Above: Artist rendering of the Luna 2 spacecraft shortly before impacting the Moon’s surface. Credit: Nick Stevens.
September 13 marks a historic day in space travel when the Soviet ‘Luna 2’ spacecraft became the first man-made object to reach the lunar surface. Fifty-five years ago, the craft landed – crash-landed actually – on the Moon near the craters Aristides, Archimedes, and Autolycus. It’s mission? To confirm the discovery of solar wind turned up by its predecessor, Luna 1.

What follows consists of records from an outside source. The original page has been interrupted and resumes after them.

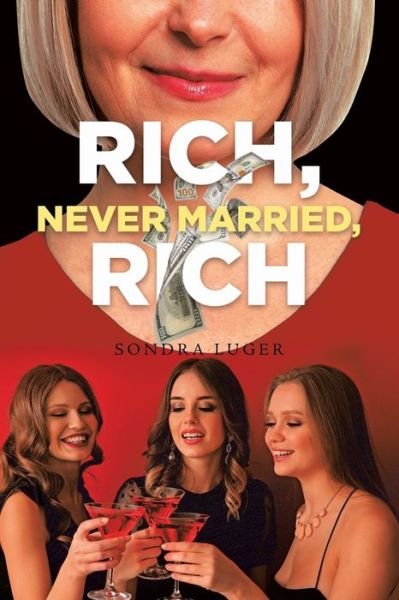 Cover for Sondra Luger · Rich, Never Married, Rich (Paperback Book) (2022)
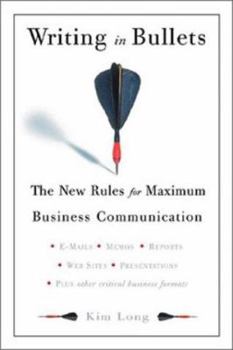Paperback Writing in Bullets: The New Rules for Maximum Business Communication Book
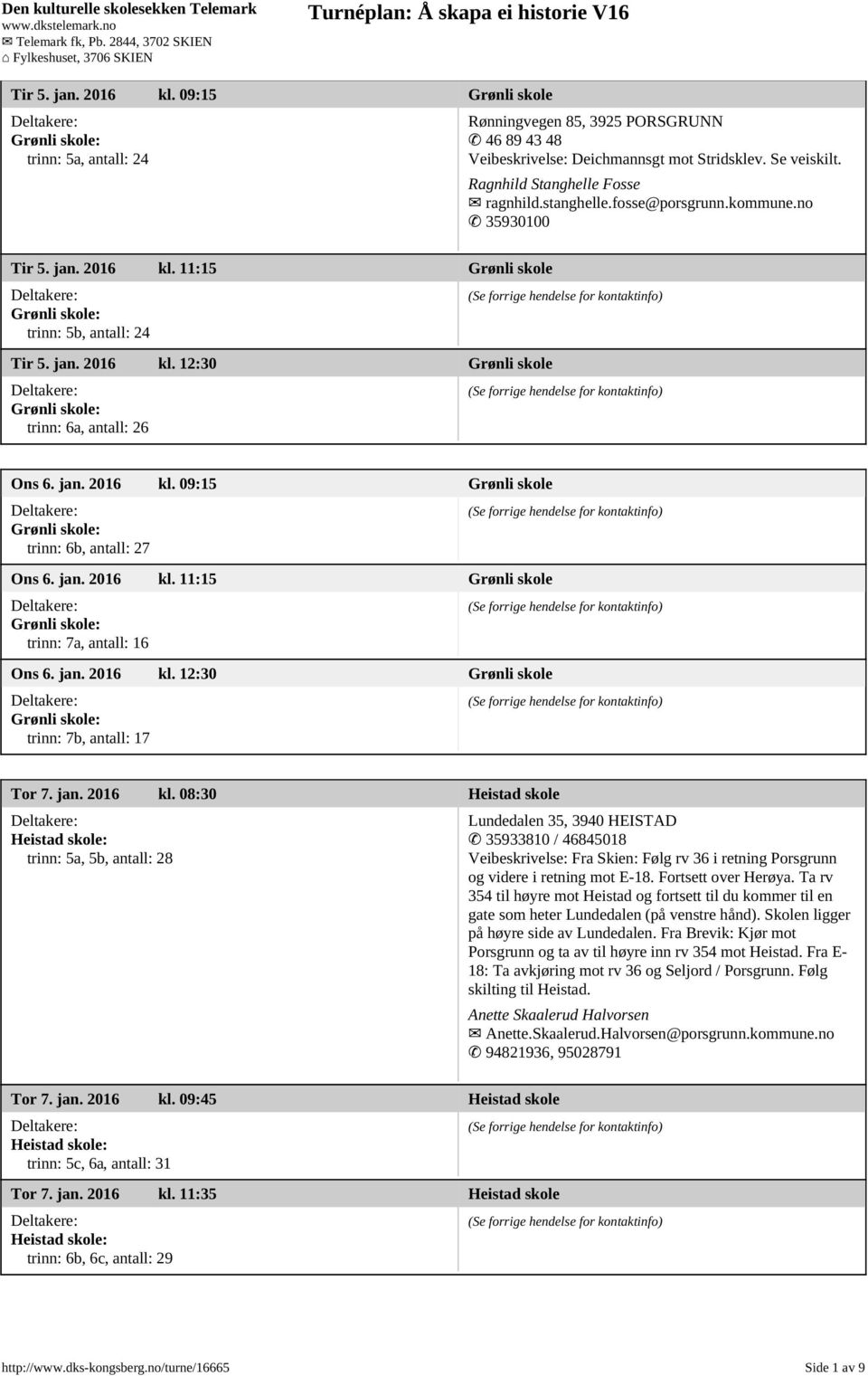 jan. 2016 kl. 11:15 Grønli skole trinn: 7a, antall: 16 Ons 6. jan. 2016 kl. 12:30 Grønli skole trinn: 7b, antall: 17 Tor 7. jan. 2016 kl. 08:30 Heistad skole trinn: 5a, 5b, antall: 28 Lundedalen 35, 3940 HEISTAD 35933810 / 46845018 Veibeskrivelse: Fra Skien: Følg rv 36 i retning Porsgrunn og videre i retning mot E-18.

Luna 2 shared the spherical design of its earlier relative, with protruding antennas and instruments like scintillation counters, Geiger counters, micrometeorite detectors, and a magnetometer. The ball-shaped craft communicated with Earth via three radio transmitters tuned to different frequencies, and carried two Soviet pennants engraved with the USSR Coat of Arms and Cyrillic letters ‘CCCP’. A copy of the pennants was gifted to U.S. President Dwight D. Eisenhower by USSR Premier Nikita Khrushchev just days after Luna 2’s successful lunar impact.
The pioneer spacecraft initiated a new era of space exploration by making contact with an extraterrestrial body, and paved the way to further analysis and exploration of the lunar surface. Luna 2 also confirmed that there is virtually no magnetic field or radiation belt surrounding the Moon.